Abstract

With aging, there is a loss of skeletal muscle mass and function, which leads to an increased risk of falls, fractures, long-term institutional care, cardiovascular and metabolic diseases, and even mortality. Sarcopenia has been defined as a condition characterized by low muscle mass together with low muscle strength and/or low muscle performance. In 2019, the Asian Working Group for Sarcopenia (AWGS) published a consensus paper on the diagnosis and treatment of sarcopenia.

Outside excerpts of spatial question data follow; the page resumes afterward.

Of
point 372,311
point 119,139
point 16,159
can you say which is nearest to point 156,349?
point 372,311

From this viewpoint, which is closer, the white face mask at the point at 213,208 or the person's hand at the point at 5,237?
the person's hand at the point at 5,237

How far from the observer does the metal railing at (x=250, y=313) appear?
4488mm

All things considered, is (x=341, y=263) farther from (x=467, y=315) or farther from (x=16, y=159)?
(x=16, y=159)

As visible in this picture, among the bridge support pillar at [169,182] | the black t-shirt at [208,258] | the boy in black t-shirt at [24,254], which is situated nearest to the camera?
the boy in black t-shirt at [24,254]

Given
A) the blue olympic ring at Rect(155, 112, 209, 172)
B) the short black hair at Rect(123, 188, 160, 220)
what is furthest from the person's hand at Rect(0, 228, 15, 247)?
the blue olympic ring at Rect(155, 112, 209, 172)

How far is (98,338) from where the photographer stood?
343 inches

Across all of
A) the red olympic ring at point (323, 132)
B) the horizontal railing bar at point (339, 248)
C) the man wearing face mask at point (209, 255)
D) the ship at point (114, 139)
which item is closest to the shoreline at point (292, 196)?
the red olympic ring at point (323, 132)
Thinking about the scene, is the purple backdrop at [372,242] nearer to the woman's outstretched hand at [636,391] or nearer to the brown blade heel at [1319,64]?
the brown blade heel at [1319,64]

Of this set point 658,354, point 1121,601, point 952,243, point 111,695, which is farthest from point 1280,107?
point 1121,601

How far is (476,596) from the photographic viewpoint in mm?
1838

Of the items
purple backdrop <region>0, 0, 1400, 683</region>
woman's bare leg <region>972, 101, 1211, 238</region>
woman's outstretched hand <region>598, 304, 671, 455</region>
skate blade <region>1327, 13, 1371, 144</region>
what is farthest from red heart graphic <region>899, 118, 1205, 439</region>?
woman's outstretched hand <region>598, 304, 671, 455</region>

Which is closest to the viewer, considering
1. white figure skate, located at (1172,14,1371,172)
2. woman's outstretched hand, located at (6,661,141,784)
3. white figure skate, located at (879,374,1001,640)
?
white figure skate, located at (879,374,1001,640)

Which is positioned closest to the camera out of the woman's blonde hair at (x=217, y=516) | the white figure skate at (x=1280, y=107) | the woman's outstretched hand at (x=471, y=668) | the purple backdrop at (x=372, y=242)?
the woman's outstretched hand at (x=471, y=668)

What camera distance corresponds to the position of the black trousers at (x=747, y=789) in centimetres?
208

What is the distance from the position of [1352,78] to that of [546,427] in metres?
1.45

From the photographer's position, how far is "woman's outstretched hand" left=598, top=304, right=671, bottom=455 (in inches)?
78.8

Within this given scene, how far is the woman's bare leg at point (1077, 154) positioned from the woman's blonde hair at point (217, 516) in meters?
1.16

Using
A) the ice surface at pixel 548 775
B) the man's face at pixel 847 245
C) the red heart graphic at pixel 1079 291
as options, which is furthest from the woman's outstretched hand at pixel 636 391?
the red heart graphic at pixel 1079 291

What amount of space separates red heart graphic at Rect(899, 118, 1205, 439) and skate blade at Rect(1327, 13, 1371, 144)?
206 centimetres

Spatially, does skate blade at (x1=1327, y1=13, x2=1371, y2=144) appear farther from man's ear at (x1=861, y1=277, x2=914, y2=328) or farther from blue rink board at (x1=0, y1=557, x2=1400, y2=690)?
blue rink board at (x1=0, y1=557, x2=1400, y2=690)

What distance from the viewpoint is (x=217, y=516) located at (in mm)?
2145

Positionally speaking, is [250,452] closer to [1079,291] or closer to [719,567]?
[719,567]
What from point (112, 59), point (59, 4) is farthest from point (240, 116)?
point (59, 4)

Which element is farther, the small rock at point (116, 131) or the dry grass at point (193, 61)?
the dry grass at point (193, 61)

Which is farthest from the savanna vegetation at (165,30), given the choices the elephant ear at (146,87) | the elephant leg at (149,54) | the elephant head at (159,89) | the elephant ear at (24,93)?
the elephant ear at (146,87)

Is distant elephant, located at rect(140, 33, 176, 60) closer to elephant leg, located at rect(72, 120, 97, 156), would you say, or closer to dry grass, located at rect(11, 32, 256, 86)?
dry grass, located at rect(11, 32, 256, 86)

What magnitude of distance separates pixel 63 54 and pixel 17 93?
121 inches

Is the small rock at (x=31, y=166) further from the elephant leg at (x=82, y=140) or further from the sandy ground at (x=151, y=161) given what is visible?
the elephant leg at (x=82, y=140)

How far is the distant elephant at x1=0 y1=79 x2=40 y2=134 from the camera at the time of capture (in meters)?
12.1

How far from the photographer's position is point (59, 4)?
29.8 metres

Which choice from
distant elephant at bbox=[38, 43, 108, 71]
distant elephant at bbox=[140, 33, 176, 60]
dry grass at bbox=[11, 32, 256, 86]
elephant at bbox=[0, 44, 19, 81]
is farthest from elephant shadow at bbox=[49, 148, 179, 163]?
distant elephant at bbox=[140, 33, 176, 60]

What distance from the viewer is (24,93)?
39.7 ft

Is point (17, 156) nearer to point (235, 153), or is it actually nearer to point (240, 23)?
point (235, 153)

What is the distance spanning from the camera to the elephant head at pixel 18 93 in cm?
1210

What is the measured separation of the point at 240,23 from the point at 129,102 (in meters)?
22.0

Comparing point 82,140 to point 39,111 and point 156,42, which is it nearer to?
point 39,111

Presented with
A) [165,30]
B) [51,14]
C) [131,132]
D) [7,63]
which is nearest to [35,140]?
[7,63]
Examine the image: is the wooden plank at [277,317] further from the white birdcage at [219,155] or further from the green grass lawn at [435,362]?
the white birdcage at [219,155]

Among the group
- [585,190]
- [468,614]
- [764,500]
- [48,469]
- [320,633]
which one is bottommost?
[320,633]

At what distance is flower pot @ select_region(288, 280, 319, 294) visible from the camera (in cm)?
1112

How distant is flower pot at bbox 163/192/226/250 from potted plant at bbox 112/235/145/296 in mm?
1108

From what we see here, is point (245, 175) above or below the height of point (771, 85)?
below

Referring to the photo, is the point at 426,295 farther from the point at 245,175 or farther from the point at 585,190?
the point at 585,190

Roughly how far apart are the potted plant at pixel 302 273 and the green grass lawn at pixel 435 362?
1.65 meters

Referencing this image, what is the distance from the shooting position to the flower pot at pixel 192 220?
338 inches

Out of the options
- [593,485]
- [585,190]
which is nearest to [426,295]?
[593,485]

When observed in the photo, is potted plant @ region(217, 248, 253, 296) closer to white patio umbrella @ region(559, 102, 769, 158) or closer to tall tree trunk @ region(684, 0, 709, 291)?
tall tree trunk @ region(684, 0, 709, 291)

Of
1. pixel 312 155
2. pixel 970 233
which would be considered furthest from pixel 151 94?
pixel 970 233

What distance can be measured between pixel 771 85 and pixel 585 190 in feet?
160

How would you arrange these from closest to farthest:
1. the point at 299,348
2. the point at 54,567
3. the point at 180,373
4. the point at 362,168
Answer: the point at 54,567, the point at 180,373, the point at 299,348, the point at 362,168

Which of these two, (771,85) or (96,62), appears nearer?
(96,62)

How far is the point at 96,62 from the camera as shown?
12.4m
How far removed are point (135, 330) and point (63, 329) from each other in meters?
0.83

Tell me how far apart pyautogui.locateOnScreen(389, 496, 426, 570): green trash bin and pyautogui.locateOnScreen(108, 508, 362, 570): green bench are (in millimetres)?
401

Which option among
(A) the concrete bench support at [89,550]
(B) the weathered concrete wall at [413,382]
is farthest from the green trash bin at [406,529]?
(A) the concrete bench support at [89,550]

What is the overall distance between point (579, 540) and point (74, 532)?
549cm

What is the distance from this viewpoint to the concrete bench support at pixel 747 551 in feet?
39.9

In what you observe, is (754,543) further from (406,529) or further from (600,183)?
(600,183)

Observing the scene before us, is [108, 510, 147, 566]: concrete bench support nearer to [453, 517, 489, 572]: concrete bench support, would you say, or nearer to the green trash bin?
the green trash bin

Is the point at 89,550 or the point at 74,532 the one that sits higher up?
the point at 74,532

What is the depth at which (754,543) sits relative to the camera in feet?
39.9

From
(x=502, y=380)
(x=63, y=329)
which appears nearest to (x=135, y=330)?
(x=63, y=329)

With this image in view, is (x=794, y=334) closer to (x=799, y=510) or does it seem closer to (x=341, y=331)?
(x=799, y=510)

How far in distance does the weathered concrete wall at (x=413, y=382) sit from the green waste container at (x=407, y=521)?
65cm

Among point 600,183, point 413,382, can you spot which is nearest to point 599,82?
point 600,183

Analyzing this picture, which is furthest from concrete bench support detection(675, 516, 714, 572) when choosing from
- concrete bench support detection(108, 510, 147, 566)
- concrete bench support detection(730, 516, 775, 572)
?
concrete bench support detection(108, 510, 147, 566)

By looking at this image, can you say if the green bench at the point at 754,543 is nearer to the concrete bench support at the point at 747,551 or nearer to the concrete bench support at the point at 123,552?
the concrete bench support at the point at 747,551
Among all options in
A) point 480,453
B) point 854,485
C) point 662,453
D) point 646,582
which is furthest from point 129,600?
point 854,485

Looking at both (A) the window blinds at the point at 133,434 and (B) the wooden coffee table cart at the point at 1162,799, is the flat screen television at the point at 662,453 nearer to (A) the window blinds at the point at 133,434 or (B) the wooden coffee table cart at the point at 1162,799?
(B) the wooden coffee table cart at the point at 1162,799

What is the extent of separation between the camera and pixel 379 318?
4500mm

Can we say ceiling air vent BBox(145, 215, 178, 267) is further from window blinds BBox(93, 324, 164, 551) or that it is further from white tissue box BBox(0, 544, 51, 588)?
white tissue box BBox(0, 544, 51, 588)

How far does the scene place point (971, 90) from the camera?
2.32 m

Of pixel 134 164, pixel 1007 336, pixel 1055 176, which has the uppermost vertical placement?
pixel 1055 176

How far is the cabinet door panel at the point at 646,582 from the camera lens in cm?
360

The AWGS 2019 guideline, in particular, presented strategies for case-finding and assessment, which could aid in the diagnosis of possible sarcopenia in primary care settings. AWGS 2019 proposed an algorithm that recommends calf circumference measurement (cut-off <34 cm in men, <33 cm in women) or the SARC-F (strength, assistance in walking, rising from a chair, climbing stairs, falls) questionnaire (cut-off ≥4), followed by handgrip strength measurement (cut-off <28 kg in men, <18 kg in women) or the 5-time chair stand test (≥12 seconds). Finally, “possible sarcopenia” is defined by either low muscle strength (handgrip strength) or low physical performance (5-time chair stand test). This paper will address the way in which sarcopenic patients can be identified and assessed practically in primary care settings.